文本段落:
順着漢水西岸的宜城平原而下,有一條曆史悠久的襄沙公路,北端可達洛陽——東周時代周天子的都城,南端連接荊州古城,沿途有麗陽驿、石橋驿、團林鋪、五裡鋪、十裡堡、四方埔、棗林鋪等鄉鎮村落。

鋪在古代也是“驿”的意思,“十裡一鋪,三十裡一驿”,都是為遞送公文者提供交通工具和食宿條件的機構。如今這裡已是寬闊的207國道,沿途城區相連,村莊密布,向北直達内蒙古錫林浩特市,向南連接瓊州海峽的對岸。昔日的蒼涼雖已杳如雲煙,但在這些從遠古沿襲至今的地名上,依然可以聽到那個時代的沉重腳步,追尋一縷餘燼之上的烽火狼煙。

距離荊州古城北門5公裡的地方,是楚故都紀南城的遺址,立有兩塊郭沫若手書的“楚紀南故城”石碑,迄今已逾半個多世紀的風雨。20世紀八九十年代,每次從襄陽至荊州,看到路邊兩塊巨大的石碑臨風矗立,總會想起一個烽火戲諸侯的年代,想到那個桀骜不馴的楚國,并且在心頭揣摩這座古城自公元前704年至公元前278 年之間那難以描摹的存在感,想象二十多位帝王曾經的高光時刻,想到屈原的《哀郢》。

又是一個蕭疏的深秋,我來到紀南故城。

任务列表:
1. 在这段关于襄沙公路和楚纪南故城的文字中,纪南城遗址离荆州古城北门有多远?
2. 请挑出列表中所有含有字符串“instances”的行,并逐行抄出。
上面的文本与下面的列表互不相关。

数据集条目:
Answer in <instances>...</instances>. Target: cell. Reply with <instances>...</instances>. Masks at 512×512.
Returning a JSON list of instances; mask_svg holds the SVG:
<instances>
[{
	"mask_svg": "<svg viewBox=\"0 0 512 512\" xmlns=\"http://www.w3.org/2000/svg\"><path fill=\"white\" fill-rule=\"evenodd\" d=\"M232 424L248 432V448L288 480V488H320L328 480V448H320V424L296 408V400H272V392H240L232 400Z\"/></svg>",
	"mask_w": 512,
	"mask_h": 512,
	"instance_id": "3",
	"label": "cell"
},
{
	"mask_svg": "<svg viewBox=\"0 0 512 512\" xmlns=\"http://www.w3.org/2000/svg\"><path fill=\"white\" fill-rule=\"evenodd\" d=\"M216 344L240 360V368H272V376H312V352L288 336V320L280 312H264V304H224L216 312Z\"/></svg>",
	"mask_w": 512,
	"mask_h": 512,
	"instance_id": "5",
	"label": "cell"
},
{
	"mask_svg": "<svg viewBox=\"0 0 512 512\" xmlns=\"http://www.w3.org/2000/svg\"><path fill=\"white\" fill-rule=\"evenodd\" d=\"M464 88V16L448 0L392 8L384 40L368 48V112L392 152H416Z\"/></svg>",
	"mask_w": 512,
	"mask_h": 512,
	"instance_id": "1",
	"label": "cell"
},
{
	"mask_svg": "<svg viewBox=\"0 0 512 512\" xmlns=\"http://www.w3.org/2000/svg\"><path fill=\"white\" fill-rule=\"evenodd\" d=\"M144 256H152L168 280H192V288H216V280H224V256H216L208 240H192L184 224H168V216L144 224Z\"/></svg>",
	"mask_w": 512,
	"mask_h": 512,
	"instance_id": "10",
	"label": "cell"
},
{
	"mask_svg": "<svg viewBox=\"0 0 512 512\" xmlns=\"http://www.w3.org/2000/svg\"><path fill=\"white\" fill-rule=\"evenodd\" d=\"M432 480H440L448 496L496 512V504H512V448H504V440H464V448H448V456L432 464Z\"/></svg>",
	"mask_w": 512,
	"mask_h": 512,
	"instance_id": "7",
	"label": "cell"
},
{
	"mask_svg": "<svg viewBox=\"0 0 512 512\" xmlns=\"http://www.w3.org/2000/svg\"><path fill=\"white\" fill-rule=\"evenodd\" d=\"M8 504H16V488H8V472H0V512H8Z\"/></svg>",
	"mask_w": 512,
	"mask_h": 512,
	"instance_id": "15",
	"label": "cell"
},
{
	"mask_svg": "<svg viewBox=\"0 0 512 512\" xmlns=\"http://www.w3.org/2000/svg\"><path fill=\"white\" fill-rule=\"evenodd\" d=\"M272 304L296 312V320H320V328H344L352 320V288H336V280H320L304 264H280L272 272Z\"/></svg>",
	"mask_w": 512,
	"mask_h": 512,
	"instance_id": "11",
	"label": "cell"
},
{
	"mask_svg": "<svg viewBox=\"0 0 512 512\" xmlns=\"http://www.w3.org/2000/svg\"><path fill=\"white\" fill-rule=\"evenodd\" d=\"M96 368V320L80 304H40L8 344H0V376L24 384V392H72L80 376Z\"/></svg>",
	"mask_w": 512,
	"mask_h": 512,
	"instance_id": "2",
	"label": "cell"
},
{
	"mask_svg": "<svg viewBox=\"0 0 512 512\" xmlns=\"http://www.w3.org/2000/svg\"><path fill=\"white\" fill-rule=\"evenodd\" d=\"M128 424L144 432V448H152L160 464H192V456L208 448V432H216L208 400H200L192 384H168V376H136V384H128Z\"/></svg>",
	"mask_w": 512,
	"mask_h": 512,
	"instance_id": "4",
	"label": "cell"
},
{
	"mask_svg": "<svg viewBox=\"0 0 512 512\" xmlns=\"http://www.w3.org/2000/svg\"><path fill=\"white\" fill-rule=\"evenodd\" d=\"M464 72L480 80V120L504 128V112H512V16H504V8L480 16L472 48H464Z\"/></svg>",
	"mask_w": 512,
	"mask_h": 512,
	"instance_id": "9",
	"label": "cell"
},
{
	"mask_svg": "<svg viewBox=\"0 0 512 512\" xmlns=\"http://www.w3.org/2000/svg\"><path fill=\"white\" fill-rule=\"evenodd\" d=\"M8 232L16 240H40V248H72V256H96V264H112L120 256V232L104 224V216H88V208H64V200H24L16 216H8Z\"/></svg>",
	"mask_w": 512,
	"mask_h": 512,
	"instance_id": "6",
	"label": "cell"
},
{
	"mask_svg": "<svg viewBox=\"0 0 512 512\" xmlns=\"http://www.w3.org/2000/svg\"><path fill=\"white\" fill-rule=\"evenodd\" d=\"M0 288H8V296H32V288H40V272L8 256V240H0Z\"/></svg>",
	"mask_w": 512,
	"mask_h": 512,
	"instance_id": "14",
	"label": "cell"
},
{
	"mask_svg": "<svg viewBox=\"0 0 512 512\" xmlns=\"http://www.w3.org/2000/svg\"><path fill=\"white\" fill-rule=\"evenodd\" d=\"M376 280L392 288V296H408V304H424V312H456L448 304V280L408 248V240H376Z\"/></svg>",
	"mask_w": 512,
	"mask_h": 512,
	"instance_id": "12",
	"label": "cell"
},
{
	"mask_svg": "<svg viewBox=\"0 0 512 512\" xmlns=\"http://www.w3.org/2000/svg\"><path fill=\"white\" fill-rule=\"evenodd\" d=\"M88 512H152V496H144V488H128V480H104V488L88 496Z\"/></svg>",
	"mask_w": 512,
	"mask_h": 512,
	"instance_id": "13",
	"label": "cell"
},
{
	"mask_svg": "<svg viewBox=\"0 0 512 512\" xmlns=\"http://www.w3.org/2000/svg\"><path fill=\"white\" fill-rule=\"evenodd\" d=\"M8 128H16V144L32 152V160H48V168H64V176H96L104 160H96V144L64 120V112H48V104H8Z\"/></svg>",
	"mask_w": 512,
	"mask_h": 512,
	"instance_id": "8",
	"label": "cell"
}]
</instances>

逐项答案:
1. 5公里。

2.
Answer in <instances>...</instances>. Target: cell. Reply with <instances>...</instances>. Masks at 512×512.
Returning a JSON list of instances; mask_svg holds the SVG:
<instances>
</instances>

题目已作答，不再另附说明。